The response was...not good. People thought I had taken the simple idea of preparing a salad for yourself and slapping it into a Tupperware container to bring to work and over-complicated it. Made it fussy.
That's okay. I respect my haters. I learn from them. I grow.
Just kidding. I'm about to hit you with more salad-at-your-desk content because I cannot be stopped, I refuse to learn from my mistakes, and I will never admit I'm wrong.
In case you missed Desksaladgate (where were you?!?), I wrote about how sometimes, if I didn't have time to prepare a salad the night or morning before work, I'd run out the door with whole ingredients—the makings of a salad from my fridge—and then prepare the salad at my desk. No, I'm not peeling rutabaga over my keyboard and then roasting it in the toaster oven I keep under my monitor. I'm not shredding daikon with a box grater or spiralizing zucchinis in my afternoon meeting. The prep is always super-basic.
After all, my desk salads are simple. They're the stuff of emergencies. They include, usually, Persian cucumbers, crispy chickpeas you buy in a package, cherry tomatoes, and other low-maintenance, easy-to-break-down vegetables. I keep olive oil and vinegar in my desk drawer, plus flaky salt. Boom. It's lunch. And it actually is time saving: It allows you to take a brief break from work to slice a few ingredients and assemble them into a worthy meal for a Tuesday afternoon, rather than taking that time the night before when you could be, I don't know, watching Love Island and letting your brain slowly melt into the floorboards.
If you, unlike some naysayers, are on board for the desk salad, there is just one piece of special equipment you'll need to seek out, and that is a mini cutting board to keep at your desk. That's right. I keep a little wooden cutting board sitting on my desk at all times along with a cheap paring knife stashed in my desk drawer. Is it extra? Maybe. But I love the ability to quickly dice cucumbers and cherry tomatoes, maybe cube an avocado, and then toss them together in the salad bowl I also keep at my desk. You'll also need an inexpensive little paring knife, like our favorite one from our product test—the sheath comes in handy when you want to keep a knife at your desk but don't want to look like a crazy person.)
We tested 16 knives and found the best for hulling strawberries, peeling fruit, and slicing cheese.

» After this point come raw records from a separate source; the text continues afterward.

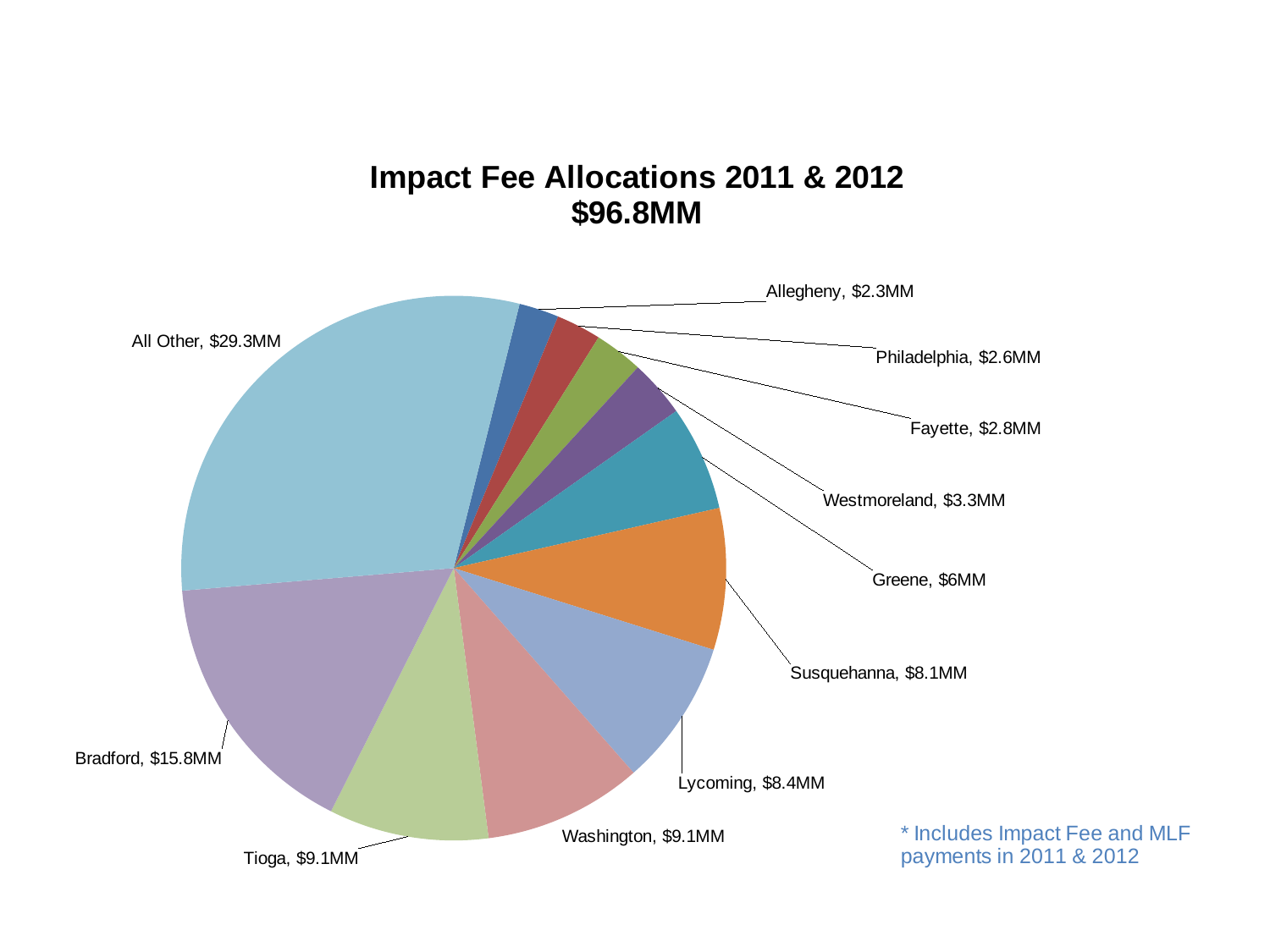
What is the difference between the values for Bradford and Tioga? $6.7MM Which slice has the largest value? All Other What is the value for Westmoreland? $3.3MM What is the title of the chart? Impact Fee Allocations 2011 & 2012 $96.8MM Which slice has the smallest value? Allegheny What is the value for Greene? $6MM Which is larger, the value for Susquehanna or the value for Greene? Susquehanna What is the value for Bradford? $15.8MM What is the value for Lycoming? $8.4MM How many slices does the pie chart have? 11 What type of chart is shown on the slide? Pie chart What is the difference between the values for Philadelphia and Allegheny? $0.3MM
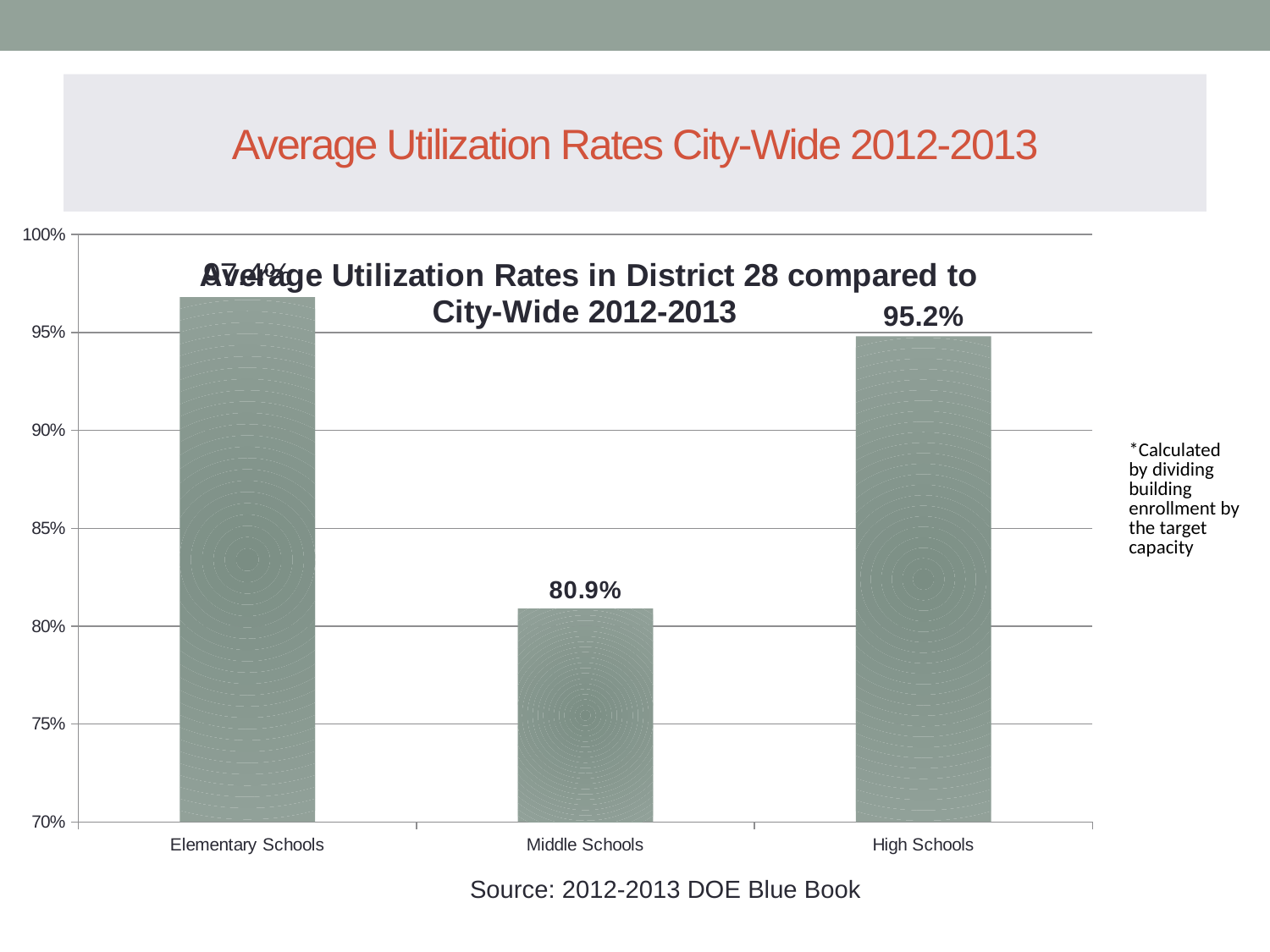
What kind of chart is shown on the slide? Bar chart What source is cited below the chart? 2012-2013 DOE Blue Book Which school type has the lowest average utilization rate? Middle Schools How many school types are shown on the chart? 3 How many percentage points higher is the High Schools rate than the Middle Schools rate? 14.3 percentage points Which school type has the highest average utilization rate? Elementary Schools What is the average utilization rate for High Schools? 95.2% Is the value for Elementary Schools greater or less than 95%? greater Which has a higher utilization rate, Middle Schools or High Schools? High Schools Is the value for Middle Schools greater or less than 85%? less What is the highest value shown on the vertical axis? 100% What is the average utilization rate for Middle Schools? 80.9%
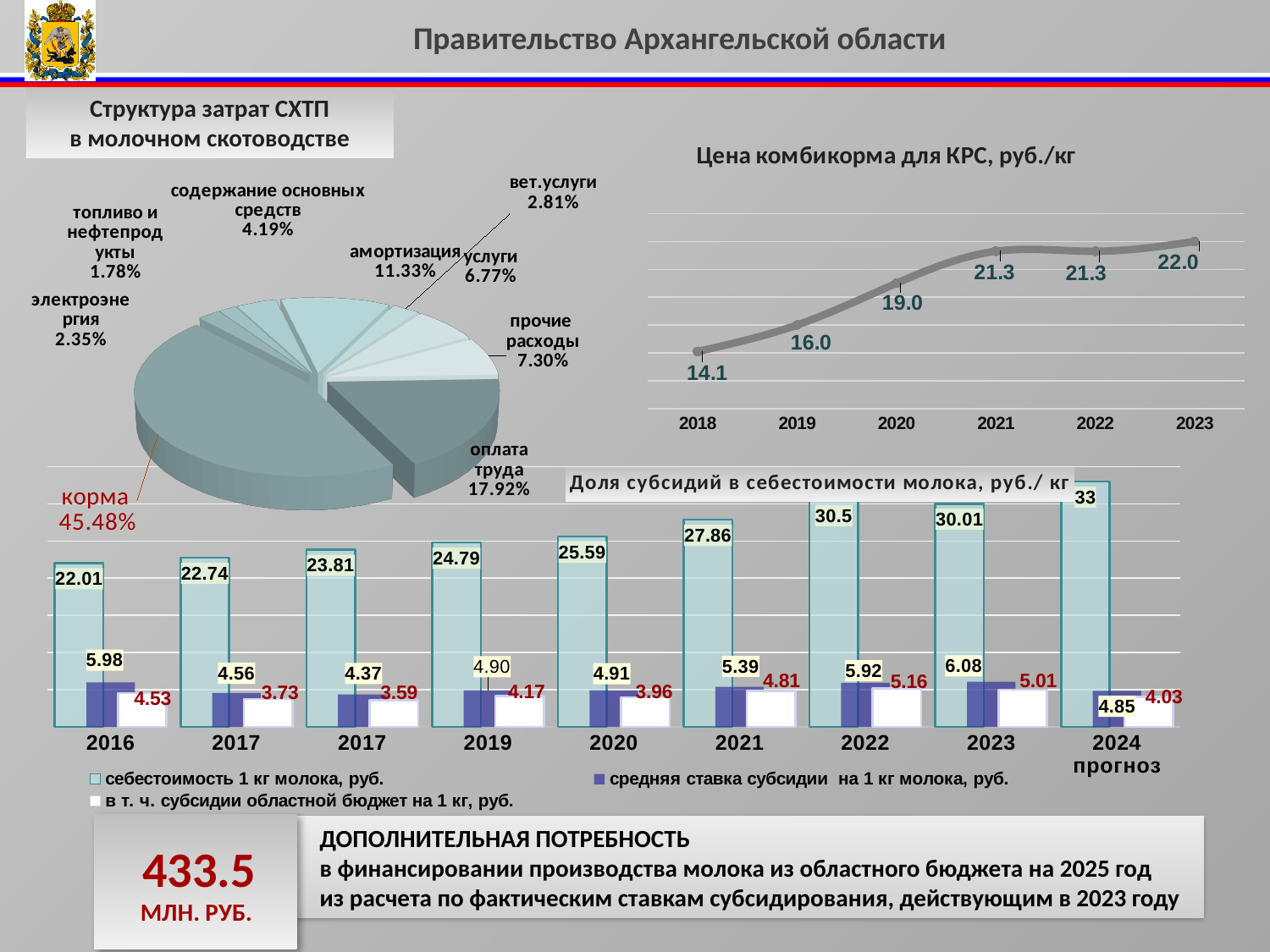
In the line chart 'Цена комбикорма для КРС, руб./кг', do the values generally rise or fall from 2018 to 2023? rise In the bar chart 'Доля субсидий в себестоимости молока, руб./ кг', what is the difference between себестоимость 1 кг молока in 2021 and 2020? 2.27 In the bar chart 'Доля субсидий в себестоимости молока, руб./ кг', which year has the highest средняя ставка субсидии на 1 кг молока? 2023 What type of chart is 'Цена комбикорма для КРС, руб./кг'? line chart In the line chart 'Цена комбикорма для КРС, руб./кг', what is the value for 2020? 19.0 How many series does the legend of the bar chart 'Доля субсидий в себестоимости молока, руб./ кг' list? 3 In the pie chart 'Структура затрат СХТП в молочном скотоводстве', what share do корма (feed) account for? 45.48% In the line chart 'Цена комбикорма для КРС, руб./кг', by how much did the price increase from 2018 to 2023? 7.9 In the bar chart 'Доля субсидий в себестоимости молока, руб./ кг', what is the себестоимость 1 кг молока for 2022? 30.5 In the pie chart 'Структура затрат СХТП в молочном скотоводстве', what is the share of оплата труда? 17.92%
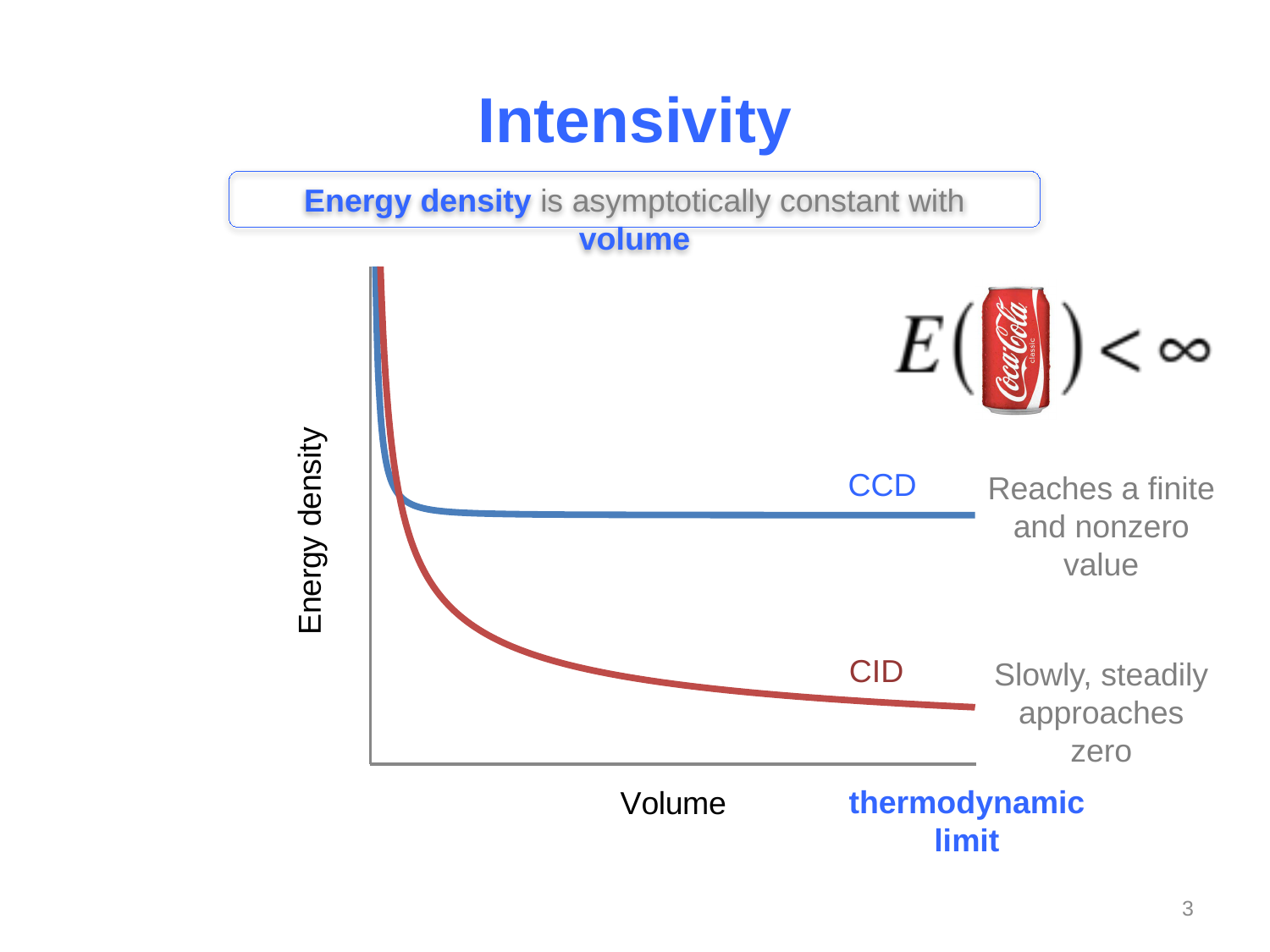
According to the chart annotation, which curve slowly, steadily approaches zero? CID What is the label of the x axis of the chart? Volume Does the CID curve rise or fall as volume increases? fall What are the labels of the two curves plotted on the chart? CCD and CID At large volume (the right end of the chart), which curve has the lower energy density, CCD or CID? CID How many curves (series) are plotted on the chart? 2 Does the CCD curve rise or fall as volume increases? fall At large volume (the right end of the chart), which curve has the higher energy density, CCD or CID? CCD What is the label of the y axis of the chart? Energy density According to the chart annotation, which curve reaches a finite and nonzero value? CCD What kind of chart is shown on the slide? line chart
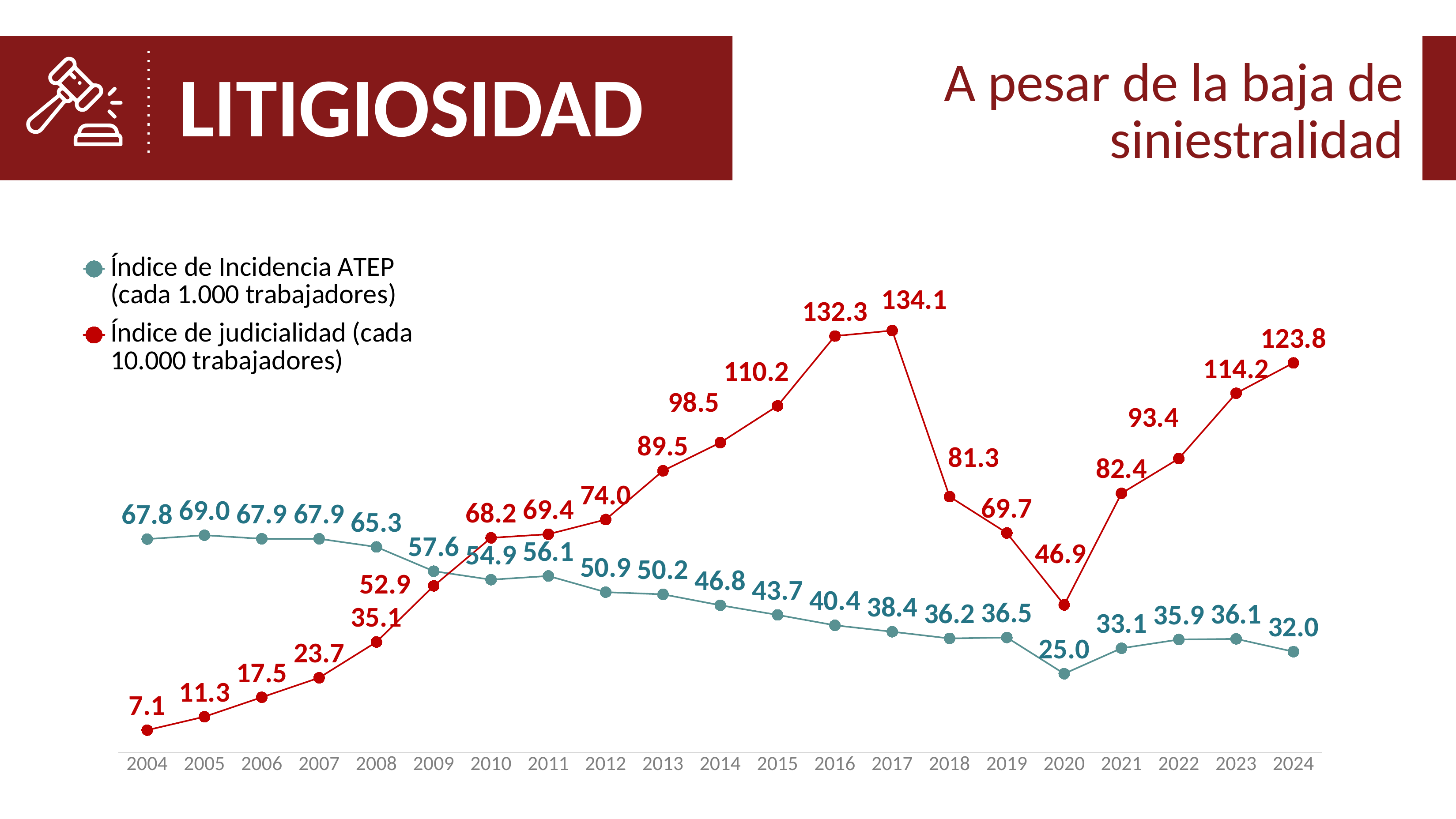
What is the value of the Índice de Incidencia ATEP in 2020? 25.0 How many series does the legend list? 2 What colour is the line for the Índice de judicialidad? Red How many years are plotted on the x axis? 21 What kind of chart is shown on the slide? Line chart Does the Índice de Incidencia ATEP generally rise or fall from 2004 to 2024? Fall In which year is the Índice de Incidencia ATEP at its lowest? 2020 By how much did the Índice de judicialidad increase from 2004 to 2024? 116.7 In 2012, which series has the larger value, Índice de Incidencia ATEP or Índice de judicialidad? Índice de judicialidad By how much did the Índice de Incidencia ATEP fall from 2004 to 2024? 35.8 What is the value of the Índice de judicialidad in 2017? 134.1 In which year does the Índice de judicialidad reach its highest value? 2017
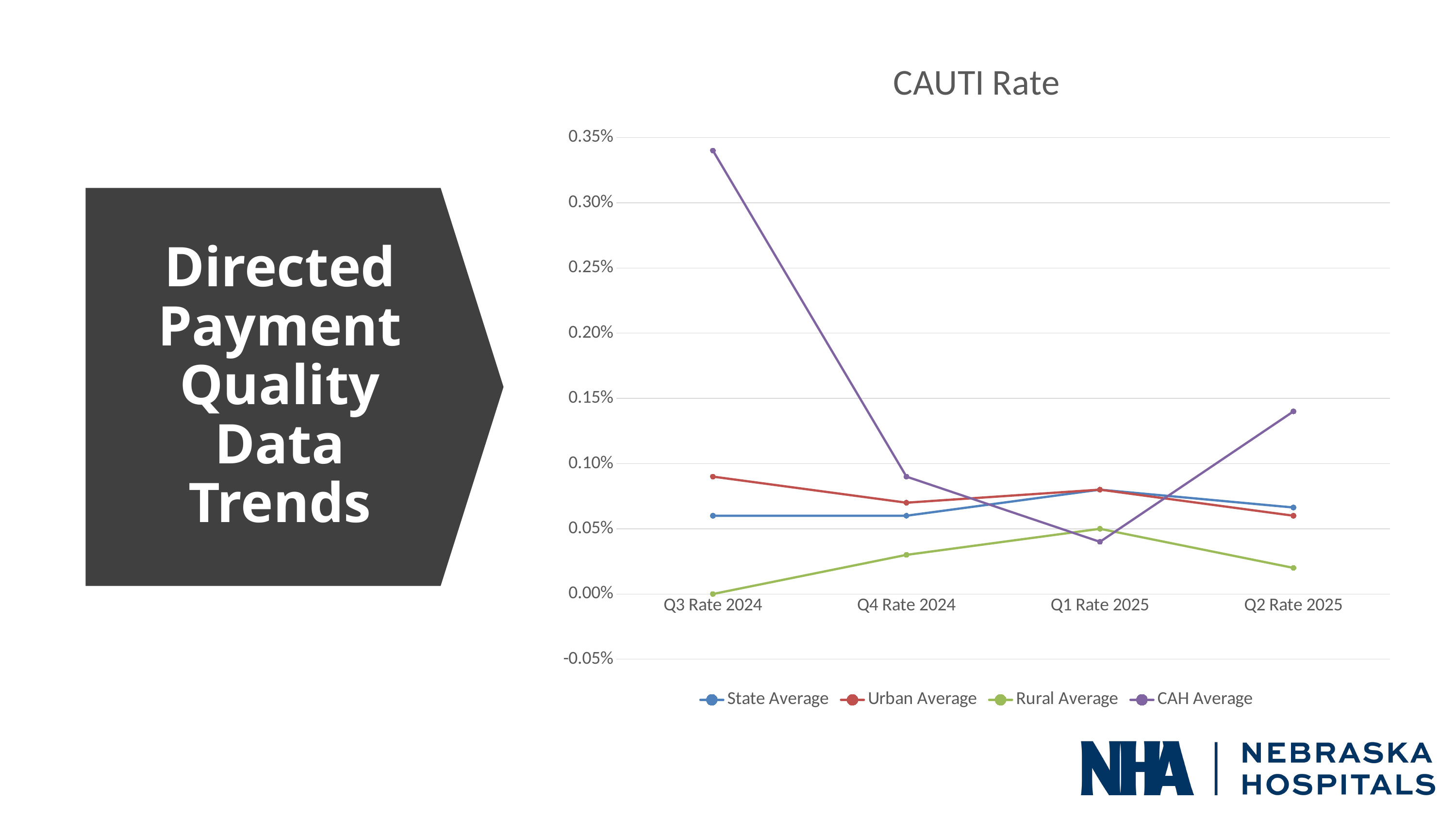
Which colour is used for the CAH Average line? purple How many quarters are plotted along the x axis? 4 Is the Rural Average value for Q2 Rate 2025 greater or less than 0.05%? less What is the title of the chart? CAUTI Rate What is the Rural Average value for Q3 Rate 2024? 0.00% How many series does the legend list? 4 Which series has the lowest value at Q2 Rate 2025? Rural Average What type of chart is shown on the slide? line chart Does the CAH Average rise or fall from Q3 Rate 2024 to Q1 Rate 2025? fall Which series has the highest value at Q3 Rate 2024? CAH Average Is the CAH Average value for Q3 Rate 2024 greater or less than 0.30%? greater At Q3 Rate 2024, which is higher: the Urban Average or the State Average? Urban Average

The desk cutting board allows you to forgo the stress of meal prep at home and the hunt for emergency prepared food at work. It saves you money from buying a salad out, and builds a satisfying break into your day. Plus, little cutting boards are inexpensive. The one I have is wooden and takes a permanent place on my desk, but you could buy a small plastic one and stash it away in your drawer if you don't want people teasing you about it all the time. And, if you're embarrassed to chop cucumbers at your desk, or you're worried it might cause a disturbance in your open office, that's okay! I admire your considerate spirit. Take this little guy into the communal kitchenette and go to town on those baby carrots.
If this feels somehow elitist or like something only people who work in food would do, I assure you: It's a problem-solver for anyone who lacks forethought and organizational skills. And since it requires just two inexpensive tools and absolutely nothing else, there's basically no risk in trying it out. People might start out making fun of your desk cutting board, but once they see the beautiful little lunches you're churning out—no trip to an overpriced salad chain required—mark my words: soon they'll have a tiny desk cutting board of their own.